Lombrigadeiro

Joaquim tava numa festinha de aniversário de criança. Não tinha nada de especial e o tédio era forte. Resolveu se empanturrar de brigadeiro. Até que tava bom.

Comeu uns 15 brigadeiros e ficou meio estufado. Depois da festa, foi logo dormir.

Teve pesadelos e suou a noite inteira. Os sonhos tinham temas sombrios e sufocantes. Numa hora estava numa festa infernal, cheia de diabinhos e dragões; noutra, encontrava-se cercado por sujeitos mal-encarados que queriam decapitá-lo a qualquer custo.

Acordava berrando baixinho. Sua mulher nem percebia e continuava dormindo sossegadamente.

Segunda de manhã foi trabalhar exausto. Parecia que não tinha dormido nada, e não tinha mesmo. Depois da noite sofrida, do sono entrecortado, só restou uma lembrança de um homem. Tava mais pra morto-vivo, com olheiras gigantescas, a pele ressecada, o bafo apodrecido e a mente enevoada.

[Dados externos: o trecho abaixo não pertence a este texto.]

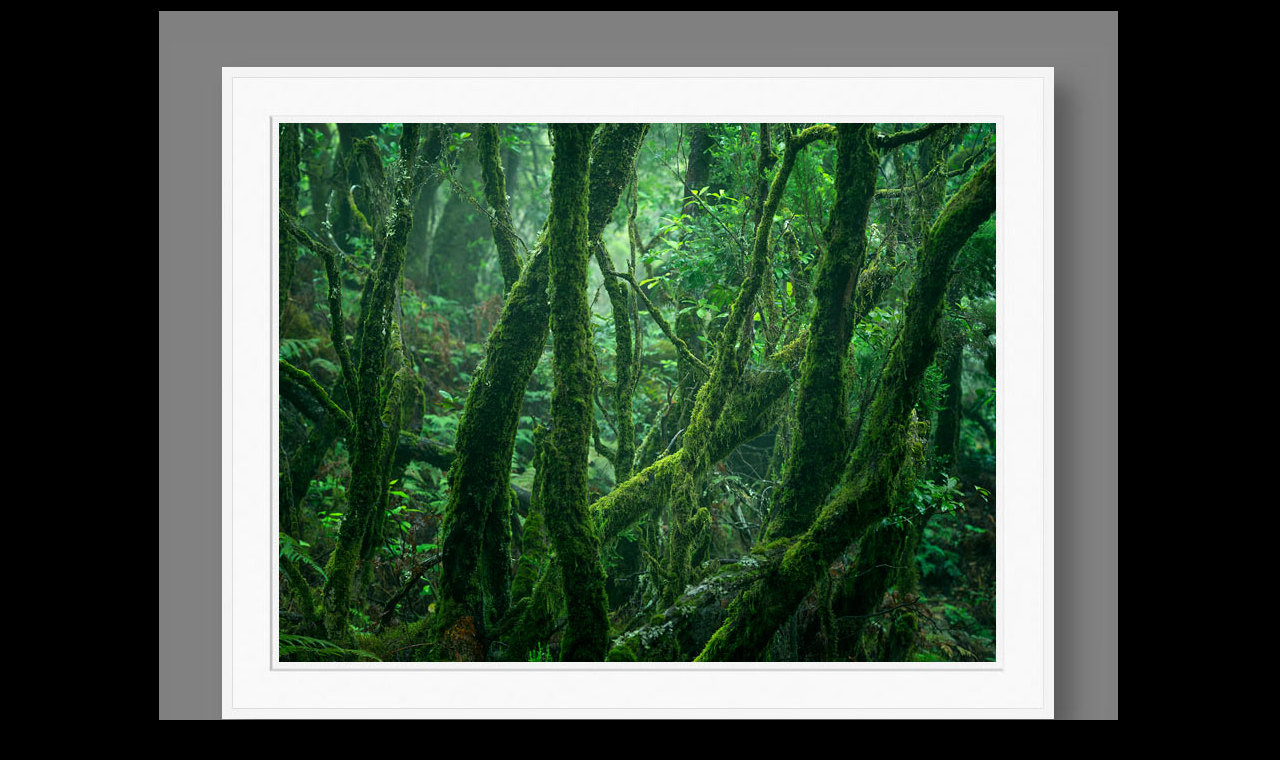

--- FILE ---
content_type: text/html
request_url: https://www.walther-fineart.de/gom3.html
body_size: 4395
content:
<!DOCTYPE html PUBLIC "-//W3C//DTD XHTML 1.0 Transitional//EN" "https://www.w3.org/TR/xhtml1/DTD/xhtml1-transitional.dtd">
<html xmlns="https://www.w3.org/1999/xhtml">

<head>
<meta name="viewport" content="width=device-width"/>
<meta content="Fotokunst, Fine Art, Kunst, Innenausstattung, Inneneninrichtung,Innenarchitektur,Fotografie," name="keywords" />
<meta content="Foto-Kunst. Für Galerie Inneneinrichtung, Innenarchitektur, Kunstsammlung, Innenausstattung. Serie: &quot;Die Magie der Wälder&quot;,Rolf Walther" name="description" />
<meta name="viewport" content="width=device-width"/>
<meta content="text/html; charset=utf-8" https-equiv="Content-Type" />
<meta content="de" https-equiv="Content-Language" />
<title>Naturfoto: "La Gomera", Fotografie im Großformat!</title>
<style type="text/css">
.auto-style1 {
	text-align: center;
}
</style>
</head>

<body style="background-color: #000000">

<table style="width: 100%">
	<tr>
		<td class="auto-style1">
		<map id="ImgMap0" name="ImgMap0">
			<area alt="" coords="67, 858, 428, 928" href="mailto:walther-photo-art@t-online.de?subject=Unverbindliche Anfrage Fotografie La Gomera Nr. 3" shape="rect"title="Unverbindliche Anfrage Fotografie La Gomera Nr.3" />
			<area alt="" coords="528, 858, 893, 929" href="index.htm" shape="rect"title=" Webseite des Künstlers Rolf Walther" target="_blank" />
			<area alt="" coords="69, 60, 892, 703" href="gomuebersicht.html" shape="rect"title=" Zurück zur Übersicht" />
		</map>
		<img alt="Fotokunst für Innenarchitaktur, La Gomera im Großformat" height="987" src="gom3.jpg" usemap="#ImgMap0" width="959" />&nbsp;</td>
	</tr>
</table>
<!-- etracker PARAMETER 2.0.1 -->
<script type="text/javascript">
var et_easy = 0;
var et_ssl = 0;
var et_pagename = "La Gomera 3";
var et_areas = "";
var et_ilevel = 0;
</script>
<!-- etracker PARAMETER END -->

<!-- etracker CODE 2.0.6 -->
<script type="text/javascript">
var et_server="https://www.etracker.de";
var et_sslserver="https://www.etracker.de";
var et_referer=et_server+"/soverview.php?c=1&amp;et=";
var et_sw,et_sc="na";var et_pl='',tmp,cex='';if(navigator.appName==
'Netscape'||navigator.appName=='Opera'){for(i=0;i<navigator.plugins.length;++i)
et_pl+=navigator.plugins[i].name+';';et_pl=escape(et_pl);}function et_pQ(param)
{var ll,fl;var qS,pV,rS;qS=document.location.search;pV="";if(qS.length>1){qS=qS.
substr(1);fl=qS.indexOf(param);if(fl!=-1){fl+=param.length+1;ll=qS.indexOf('&',
fl);if(ll==-1) ll=qS.length;pV=qS.substring(fl,ll);rS=new RegExp(" ","g");pV=
pV.replace(rS,"+");f1=pV.indexOf('=',0);pV=pV.substring(f1+1);}} return pV;}
function et_eC(param){var et_a='',et_t='',et_p='',et_b='';var et_ref=escape(
document.referrer);if(typeof(top.document)=="object")et_ref=escape(top.document.
referrer);if(et_ref!="")et_ref="&amp;ref="+et_ref;et_sw="&amp;swidth="+et_sw;
et_sc="&amp;scolor="+et_sc;if(et_easy)et_easy="&amp;et_easy=1";else et_easy="";
if(et_pl!="")et_pl="&amp;p="+et_pl;if(et_areas!="")et_a="&amp;et_areas="+
escape(et_areas);if(typeof(et_target)=="undefined"||typeof(et_target)==
"unknown"){et_target="";et_tval="0";et_tonr="0";et_tsale=0;}if(typeof(
et_lpage)=="undefined"||typeof(et_lpage)=="unknown")et_lpage="";else
et_lpage="&amp;et_lpage="+et_lpage;if(typeof(et_trig)=="undefined"||typeof(
et_trig)=="unknown")et_trig="";if(et_trig!="")cex="&amp;et_trig="+
et_trig;if((tc=et_pQ("et_cid"))&&(tl=et_pQ("et_lid")))cex=cex+"&amp;et_cid="+
tc+"&amp;et_lid="+tl;if(tmp=et_pQ("et_target")||et_target!=""){tv=et_pQ
("et_tval");to=et_pQ("et_tonr");ts=et_pQ("et_tsale");et_t="&amp;et_target="+
escape(tmp.length?tmp:et_target)+","+(tv?tv:et_tval)+","+(to?to:et_tonr)+
","+(ts?ts:et_tsale)+","+(typeof(et_cust)=="number"?et_cust:0);}if(
et_pagename!="")et_p="&amp;et_pagename="+escape(et_pagename);if(typeof(
et_basket)=="string")et_b="&amp;et_basket="+escape(et_basket);tc=
new Date();document.write("<a target='_blank' href='"+et_referer+param+"'>"+
"<img border='0' alt='' src='"+(et_ssl==1?et_sslserver:et_server)+"/cnt.php?"+
"java=y&amp;tc="+tc.getTime()+"&amp;et="+param+"&amp;et_ilevel="+et_ilevel+
et_easy+et_p+et_a+cex+et_t+et_lpage+et_b+et_sw+et_sc+et_ref+et_pl+"'/><\/a>");}
</script><script type="text/javascript1.2">et_sw=screen.width;et_sc=
navigator.appName!='Netscape'?screen.colorDepth:screen.pixelDepth;</script>
<script type="text/javascript">et_eC('juEhvm');</script>

<!-- etracker CODE NOSCRIPT -->


</body>

</html>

Na repartição era mais um começo de semana torturante, com a mais cruel das rotinas mostrando os dentes afiados num sorriso delirante. Joaquim bocejava e não conseguia fechar a boca. O maxilar travava, numa câimbra monstruosa, denunciando o seu cansaço descomunal e desumano.  

Os dias foram passando e Joaquim continuava com um mal-estar persistente. Não conseguia trabalhar direito e seu chefe o olhava de soslaio com um desprezo indisfarçável. Todos achavam que ele era um bêbado em contínua ressaca. Ficou com essa fama, mas era só dor de barriga mesmo. Quem dera fosse bebida...

Na sexta-feira, Joaquim foi deitar lá pelas 10. Não conseguia dormir, como no resto da semana. Às vezes adormecia levemente e era logo acordado pelo transtorno que sentia nas entranhas. Não conseguia entender, parecia uma revolução visceral. Seu abdômen contorcia-se violentamente, como se houvesse alguma coisa, ou algumas coisas em seu ventre.

Tentou dormir novamente. Já eram 3 da manhã. Passou pro sono e alguns minutos depois despertou dramaticamente. Sentia um aperto anal. Parecia que algo queria rasgar seu cu, por dentro. Era uma comichão que transformava-se em uma dor lancinante. De repente, sentiu momentâneo alívio, aquele algo, ou aquilo, ou sei lá o quê, havia saído.

Seus olhos continuavam fechados e sua pele experimentava um toque de viscosidade. Começou lá pela bunda, passou pelas costas (já que ele tava de bruços) e foi chegar na nuca. Era uma sensação melada, como se um macarrão cremoso estivesse andando por seu corpo. Até que era gostoso.

Subitamente, o quase prazer acabou. Seu pescoço estava sendo apertado, esganado. Joaquim abriu os olhos e viu algo que nunca tinha lhe passado pela cabeça. Era um verme de uns 30 centímetros, que havia enrolado freneticamente em seu pescoço. Um verme vivíssimo, pálido e sujo.

O ser emitia um sonzinho baixo, como se fosse um ganido e apertava cada vez mais forte. O coitado do Joaquim não conseguia respirar, nem gritar. Sua mulher ainda dormia tranquilamente, logo ali, ao seu lado.

O verme o olhava descaradamente, com um sorriso maligno, se é que verme podia sorrir, ou olhar... Mas era assim mesmo. Na loucura da situação, Joaquim enxergava cara e feição no bicho. Podia distinguir uns fios de cabelo, alguns traços de fezes e, por incrível que pareça, granulados de chocolate bem no topo da cabeça do verme.

Uma lombriga gigante que originou-se dos malditos brigadeiros, da maldita festinha de aniversário. Um ser mutante, uma nova espécie, um monstro! Lombrigadeiro!

Nesse momento, Lombrigadeiro deu uma risadinha e apertou mais uma vez, fazendo Joaquim cair num sono profundo, indespertável.